Но страхи оказались излишними. Их продержали на станции всего полтора часа — ровно столько, сколько понадобилось, чтобы сменить паровоз. Этого же времени Реутову и Кульчицкому хватило для того, чтобы по документам группы Цуганова получить продовольственный паек.
— Так что там слышно? — с нетерпением спросил князь, дождавшись их возвращения. Эти парни рисковали больше других. Но Кульчицкий сам вызвался идти на вокзал, желая искупить свою вину перед группой. Реутов же присоединился к нему из солидарности: «терпеть не могу подобных авантюр, но пропитание добывать надо».
— О нас пока ничего, — ответил Реутов. — Странно. Неужели тот, беглый, не сумел добраться до станции?
— Возможно, ему не поверили, сочли за дезертира, — мрачно предположил Кульчицкий.
— Исключено, — холодно возразил Курбатов. — За кого бы его ни приняли, сообщение все равно проверят.
— До нас они пока что не добрались, — продолжил Реутов. — Но какую-то белогвардейку на станции все же схватили. Говорят, с поезда высадили. Вроде как шпионка.
— Что, белогвардейская шпионка?! — насторожился Курбатов. — Вы видели ее?
— На перроне. Красивая баба. Вели к вокзалу, в военную комендатуру.
— Все ясно. Кульчицкий, Иволгин — к паровозу. Машинист сказал, что мы должны отправляться через двадцать минут. Если к тому времени мы не вернемся, постарайтесь задержать эшелон еще на десять минут.

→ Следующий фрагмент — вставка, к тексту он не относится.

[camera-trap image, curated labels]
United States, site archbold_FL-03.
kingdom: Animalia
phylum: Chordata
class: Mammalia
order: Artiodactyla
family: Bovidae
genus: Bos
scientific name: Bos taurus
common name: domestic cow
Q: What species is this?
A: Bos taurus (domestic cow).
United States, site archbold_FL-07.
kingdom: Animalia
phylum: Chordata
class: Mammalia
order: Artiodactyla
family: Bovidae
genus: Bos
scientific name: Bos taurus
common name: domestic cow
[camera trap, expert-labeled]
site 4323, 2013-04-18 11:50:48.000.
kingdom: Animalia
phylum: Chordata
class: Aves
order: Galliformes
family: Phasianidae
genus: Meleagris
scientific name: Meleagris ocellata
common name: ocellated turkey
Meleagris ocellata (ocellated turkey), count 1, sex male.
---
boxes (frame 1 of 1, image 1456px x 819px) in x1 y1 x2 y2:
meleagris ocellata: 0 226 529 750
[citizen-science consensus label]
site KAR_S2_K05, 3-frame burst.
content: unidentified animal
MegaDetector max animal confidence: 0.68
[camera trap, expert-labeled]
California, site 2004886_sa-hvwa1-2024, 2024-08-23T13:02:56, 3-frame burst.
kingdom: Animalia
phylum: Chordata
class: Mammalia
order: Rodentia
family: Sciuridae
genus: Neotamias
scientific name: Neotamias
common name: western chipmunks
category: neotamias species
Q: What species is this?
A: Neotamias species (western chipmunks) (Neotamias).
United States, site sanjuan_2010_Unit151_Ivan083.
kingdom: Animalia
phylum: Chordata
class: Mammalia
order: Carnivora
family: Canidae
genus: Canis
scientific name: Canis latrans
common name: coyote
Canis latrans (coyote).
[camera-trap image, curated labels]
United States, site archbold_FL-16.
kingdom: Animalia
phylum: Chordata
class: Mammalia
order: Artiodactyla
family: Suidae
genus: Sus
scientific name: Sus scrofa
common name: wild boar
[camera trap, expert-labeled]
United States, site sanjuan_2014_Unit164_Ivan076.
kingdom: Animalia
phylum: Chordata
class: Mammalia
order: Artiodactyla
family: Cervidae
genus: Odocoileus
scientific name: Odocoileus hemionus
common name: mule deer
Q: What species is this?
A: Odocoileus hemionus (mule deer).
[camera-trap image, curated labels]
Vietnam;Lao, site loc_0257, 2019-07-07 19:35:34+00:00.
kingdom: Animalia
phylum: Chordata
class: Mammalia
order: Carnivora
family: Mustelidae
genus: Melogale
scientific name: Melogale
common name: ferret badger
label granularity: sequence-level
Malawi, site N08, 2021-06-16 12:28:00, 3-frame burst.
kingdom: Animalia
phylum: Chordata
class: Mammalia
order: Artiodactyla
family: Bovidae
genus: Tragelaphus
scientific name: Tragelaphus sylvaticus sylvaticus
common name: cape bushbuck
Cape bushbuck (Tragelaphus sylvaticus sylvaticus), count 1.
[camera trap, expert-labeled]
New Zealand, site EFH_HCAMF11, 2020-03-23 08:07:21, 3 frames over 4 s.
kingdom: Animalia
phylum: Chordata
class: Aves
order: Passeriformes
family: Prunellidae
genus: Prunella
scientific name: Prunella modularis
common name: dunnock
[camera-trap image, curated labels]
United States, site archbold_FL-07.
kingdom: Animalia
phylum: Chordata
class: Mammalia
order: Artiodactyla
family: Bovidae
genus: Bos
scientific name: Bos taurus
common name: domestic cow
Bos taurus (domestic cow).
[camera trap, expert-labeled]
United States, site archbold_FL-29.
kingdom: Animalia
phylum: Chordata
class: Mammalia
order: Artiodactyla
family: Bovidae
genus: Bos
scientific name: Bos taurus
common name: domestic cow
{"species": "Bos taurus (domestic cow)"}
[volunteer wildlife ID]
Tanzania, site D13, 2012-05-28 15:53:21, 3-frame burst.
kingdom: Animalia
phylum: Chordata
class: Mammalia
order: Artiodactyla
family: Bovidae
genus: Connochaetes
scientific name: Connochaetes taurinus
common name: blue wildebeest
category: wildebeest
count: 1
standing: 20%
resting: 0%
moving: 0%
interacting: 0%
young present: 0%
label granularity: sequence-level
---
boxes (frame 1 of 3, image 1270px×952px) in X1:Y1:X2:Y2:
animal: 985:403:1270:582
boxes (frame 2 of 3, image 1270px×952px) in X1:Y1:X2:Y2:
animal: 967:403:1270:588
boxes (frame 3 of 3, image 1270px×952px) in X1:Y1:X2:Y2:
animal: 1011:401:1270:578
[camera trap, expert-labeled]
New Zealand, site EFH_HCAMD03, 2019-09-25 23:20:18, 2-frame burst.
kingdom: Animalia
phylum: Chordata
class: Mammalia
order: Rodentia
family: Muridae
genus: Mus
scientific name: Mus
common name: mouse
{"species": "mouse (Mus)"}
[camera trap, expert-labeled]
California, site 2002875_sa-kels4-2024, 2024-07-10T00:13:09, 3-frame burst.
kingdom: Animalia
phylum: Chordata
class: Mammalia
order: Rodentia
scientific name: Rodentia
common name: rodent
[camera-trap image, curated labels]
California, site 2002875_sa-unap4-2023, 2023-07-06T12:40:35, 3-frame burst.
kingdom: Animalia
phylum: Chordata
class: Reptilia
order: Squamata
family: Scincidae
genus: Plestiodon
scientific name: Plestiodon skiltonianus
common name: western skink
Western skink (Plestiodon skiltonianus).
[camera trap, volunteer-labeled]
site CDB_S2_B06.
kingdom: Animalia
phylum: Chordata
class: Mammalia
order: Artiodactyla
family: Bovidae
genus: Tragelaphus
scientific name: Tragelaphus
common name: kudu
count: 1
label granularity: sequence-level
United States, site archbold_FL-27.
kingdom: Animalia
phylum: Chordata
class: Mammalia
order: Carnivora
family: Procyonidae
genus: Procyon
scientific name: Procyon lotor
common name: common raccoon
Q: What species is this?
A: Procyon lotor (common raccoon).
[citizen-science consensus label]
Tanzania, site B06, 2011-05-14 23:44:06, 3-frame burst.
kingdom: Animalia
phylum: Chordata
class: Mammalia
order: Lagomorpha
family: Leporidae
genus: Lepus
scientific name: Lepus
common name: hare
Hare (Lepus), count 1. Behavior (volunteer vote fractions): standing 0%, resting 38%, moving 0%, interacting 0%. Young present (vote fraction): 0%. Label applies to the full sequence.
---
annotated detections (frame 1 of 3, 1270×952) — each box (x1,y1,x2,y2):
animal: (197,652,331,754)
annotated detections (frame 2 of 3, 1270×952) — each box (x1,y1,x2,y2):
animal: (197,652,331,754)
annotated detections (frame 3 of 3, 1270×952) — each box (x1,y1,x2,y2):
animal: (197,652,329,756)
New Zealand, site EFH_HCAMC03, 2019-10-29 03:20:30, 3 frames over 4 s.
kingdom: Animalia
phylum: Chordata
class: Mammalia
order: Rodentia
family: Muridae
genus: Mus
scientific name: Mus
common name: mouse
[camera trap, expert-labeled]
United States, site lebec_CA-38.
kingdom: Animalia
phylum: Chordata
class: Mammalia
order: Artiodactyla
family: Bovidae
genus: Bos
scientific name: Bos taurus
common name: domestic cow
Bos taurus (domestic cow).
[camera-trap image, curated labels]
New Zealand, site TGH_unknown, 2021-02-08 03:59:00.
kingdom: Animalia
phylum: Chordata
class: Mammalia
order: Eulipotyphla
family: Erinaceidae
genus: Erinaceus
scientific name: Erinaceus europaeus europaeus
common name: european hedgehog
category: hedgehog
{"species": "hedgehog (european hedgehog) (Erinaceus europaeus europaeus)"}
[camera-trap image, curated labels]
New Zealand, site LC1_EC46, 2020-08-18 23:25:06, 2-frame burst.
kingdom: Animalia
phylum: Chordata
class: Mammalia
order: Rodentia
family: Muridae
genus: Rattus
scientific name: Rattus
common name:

— Решили освобождать?! — изумился подъесаул.
— Тирбах, Власевич, Реутов — со мной. Чолданов и Радчук — следуйте в нескольких метрах от нас. Ожидаете у будки путейца. Действовать, исходя из обстоятельств.
— Слушаюсь, господин подполковник, — ответил Чолданов, принимая на себя старшинство.
На перроне людно. Седовласые мужики с деревянными чемоданами-сундучками; исхудавшие старухи, укутанные так, словно в селах, из которых они добрались до станции, все еще лежат снега и трещат морозы… Проходя мимо них, Курбатов всматривался в лица, и все они казались знакомыми — лицами женщин из даурских станиц. Когда две молодки вдруг вежливо поздоровались с ним, подполковник даже не удивился.
— Вход в комендатуру — из зала ожидания? — спросил он у Реутова.
— Да. Но это безумие, князь, — вполголоса проворчал тот. — У нас всего несколько минут. Ни вокзала, ни местности мы не знаем. Вон, у будки с кипятком, целый взвод солдат. Мы не готовы к этой операции.
— Бросьте, Реутов. Мы готовились к ней еще за кордоном.
— Не эта ли красавица? — толкнул Курбатова плечом Радчук, движением головы показывая на женщину, стоящую между солдатами на третьей от вокзала платформе.
— Она, — подтвердил вместо князя Реутов. — И всего два человечка охраны. Берем?
Курбатов насмешливо взглянул на него: что-то слишком быстро загорается! Впрочем, это в характере Реутова. Старый, опытный вояка, он перед операцией, перед боем любил поворчать: все не то, все не так. Но, как только доходило до дела, мгновенно преображался.